CSS Minifier
Compress CSS, HTML, or JavaScript instantly — client-side, nothing is sent to a server.
Why minify your code?
Minification removes whitespace, comments, and redundant syntax from CSS, HTML, and JavaScript without changing behaviour. The result is smaller files that transfer faster over the network. A typical CSS file shrinks by 20–40%, HTML by 10–20%, and JavaScript by 30–60% with variable renaming. Faster transfers improve page load time, reduce bandwidth costs on servers and CDNs, and positively affect Core Web Vitals scores — especially LCP and FID. Minification is a standard step in every production build pipeline alongside bundling and compression (gzip/brotli).

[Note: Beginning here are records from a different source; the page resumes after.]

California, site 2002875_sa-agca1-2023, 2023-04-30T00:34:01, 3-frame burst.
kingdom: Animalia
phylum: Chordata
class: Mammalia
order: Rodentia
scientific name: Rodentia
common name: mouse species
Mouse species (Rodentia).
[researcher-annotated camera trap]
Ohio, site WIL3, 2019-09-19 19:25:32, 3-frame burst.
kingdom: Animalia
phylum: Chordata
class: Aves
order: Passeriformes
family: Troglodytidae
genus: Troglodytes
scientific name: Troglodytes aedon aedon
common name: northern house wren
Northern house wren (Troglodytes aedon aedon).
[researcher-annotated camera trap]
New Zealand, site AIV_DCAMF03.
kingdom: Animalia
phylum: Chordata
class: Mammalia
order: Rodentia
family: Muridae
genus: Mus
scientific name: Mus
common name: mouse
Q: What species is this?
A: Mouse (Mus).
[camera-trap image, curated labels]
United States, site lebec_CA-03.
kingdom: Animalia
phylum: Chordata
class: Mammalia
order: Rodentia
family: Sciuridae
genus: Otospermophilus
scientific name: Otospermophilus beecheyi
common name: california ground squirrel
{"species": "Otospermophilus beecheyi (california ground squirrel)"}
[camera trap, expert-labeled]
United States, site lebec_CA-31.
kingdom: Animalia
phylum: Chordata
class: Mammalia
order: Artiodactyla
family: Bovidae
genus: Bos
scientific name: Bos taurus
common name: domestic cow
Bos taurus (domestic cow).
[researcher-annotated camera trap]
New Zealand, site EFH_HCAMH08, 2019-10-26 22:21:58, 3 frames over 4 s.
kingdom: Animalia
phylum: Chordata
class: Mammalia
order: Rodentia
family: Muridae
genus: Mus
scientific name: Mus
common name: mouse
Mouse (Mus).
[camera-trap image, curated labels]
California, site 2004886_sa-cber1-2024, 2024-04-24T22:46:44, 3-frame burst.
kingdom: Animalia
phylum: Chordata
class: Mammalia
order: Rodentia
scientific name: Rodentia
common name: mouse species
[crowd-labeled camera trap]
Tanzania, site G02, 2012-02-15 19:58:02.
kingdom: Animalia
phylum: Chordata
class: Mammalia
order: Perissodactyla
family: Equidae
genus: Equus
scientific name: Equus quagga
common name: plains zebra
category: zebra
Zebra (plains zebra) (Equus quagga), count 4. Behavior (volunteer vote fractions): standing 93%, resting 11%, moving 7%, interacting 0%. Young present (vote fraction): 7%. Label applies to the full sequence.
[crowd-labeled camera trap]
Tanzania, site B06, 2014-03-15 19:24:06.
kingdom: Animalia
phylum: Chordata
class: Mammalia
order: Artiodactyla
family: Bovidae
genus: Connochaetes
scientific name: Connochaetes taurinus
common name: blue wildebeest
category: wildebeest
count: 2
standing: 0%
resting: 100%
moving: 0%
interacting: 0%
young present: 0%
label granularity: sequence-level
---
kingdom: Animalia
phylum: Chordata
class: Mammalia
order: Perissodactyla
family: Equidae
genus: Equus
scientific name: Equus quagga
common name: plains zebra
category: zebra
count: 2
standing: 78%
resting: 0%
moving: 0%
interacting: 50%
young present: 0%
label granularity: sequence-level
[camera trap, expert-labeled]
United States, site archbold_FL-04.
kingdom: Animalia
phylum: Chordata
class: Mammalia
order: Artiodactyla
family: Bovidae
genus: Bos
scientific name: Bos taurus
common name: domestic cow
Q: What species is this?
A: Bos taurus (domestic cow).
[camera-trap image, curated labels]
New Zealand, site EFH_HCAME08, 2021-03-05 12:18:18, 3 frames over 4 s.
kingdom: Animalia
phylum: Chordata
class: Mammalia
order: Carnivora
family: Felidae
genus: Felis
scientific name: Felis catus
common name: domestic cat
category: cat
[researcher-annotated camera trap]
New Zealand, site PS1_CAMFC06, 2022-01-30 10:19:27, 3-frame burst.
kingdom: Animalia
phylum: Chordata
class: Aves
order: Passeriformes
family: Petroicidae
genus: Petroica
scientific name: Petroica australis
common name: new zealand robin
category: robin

CSS, HTML, and JS — how each is minified
CSS minification (clean-css) collapses whitespace, removes comments, merges shorthand properties, removes redundant units (0px → 0), and applies Level 2 optimisations like merging duplicate selectors. HTML minification (html-minifier-terser) collapses inter-element whitespace, strips HTML comments, removes optional closing tags, and recursively minifies any embedded <style> and <script> blocks using the same CSS and JS engines. JavaScript minification (terser) parses the AST, removes dead code, inlines constants, renames local variables to single letters, and removes unreachable branches — achieving the highest compression ratios of the three.
Before deploying minified code
Always keep your original source files — minified code is nearly impossible to debug or maintain. In production, generate source maps alongside your minified files so browser DevTools can map errors back to the original lines. Most build tools (Vite, webpack, Rollup, esbuild) handle minification and source maps automatically via their production mode. Use this tool for quick one-off checks, to understand how much a file compresses, or to minify standalone snippets. For full projects, integrate minification into your build pipeline rather than minifying manually.